Enquête sur les espèces d’oiseaux disparues

Le site de l’Union Internationale pour la Conservation de la Nature (UICN) recense 159 espèces d’oiseaux éteintes. Nous avons cherché à savoir où vivaient ces espèces et à quelles dates elles ont disparu.

Quasiment toutes les espèces disparues étaient insulaires

Étourneau de Bourbon (Fregilupus varius), espèce endémique de l’île de la Réunion, disparue au XIXème siècle

Premier constat : parmi les 159 espèces d’oiseaux disparues, une écrasante majorité étaient des espèces insulaires.
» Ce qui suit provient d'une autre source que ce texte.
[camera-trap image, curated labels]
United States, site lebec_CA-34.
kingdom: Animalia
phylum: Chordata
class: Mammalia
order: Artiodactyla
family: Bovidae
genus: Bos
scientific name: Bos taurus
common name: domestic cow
A elles seules, les îles Hawaï comptent 26 espèces disparues, soit 16 % du total. Si l’on ajoute l’île Maurice et ses 21 espèces disparues, on atteint près de 30 % du total. Proportionnellement, les grandes îles comme l’Australie (7 espèces) ou Madagascar (2 espèces) comptent beaucoup moins de disparitions. Enfin, la disparition d’espèces « continentales » à large répartition, comme le Pigeon migrateur (Amérique du Nord) ou le Grand Pingouin (pourtour de l’Atlantique nord) sont des eceptions. Notons au passage que le Grand Pingouin (Alca impennis) et l’Huîtrier des Canaries (Haematopus meadewaldoi), sont les deux seules espèces européennes actuellement considérées comme éteintes.

Nombre d’espèces d’oiseaux éteintes dans quelques entités géographiques

Les espèces disparues étaient en grande majorité des espèces vivant sur de petites îles de climat chaud et liées aux forêts et aux zones humides.

Le vingtième siècle, pire que les précédents ?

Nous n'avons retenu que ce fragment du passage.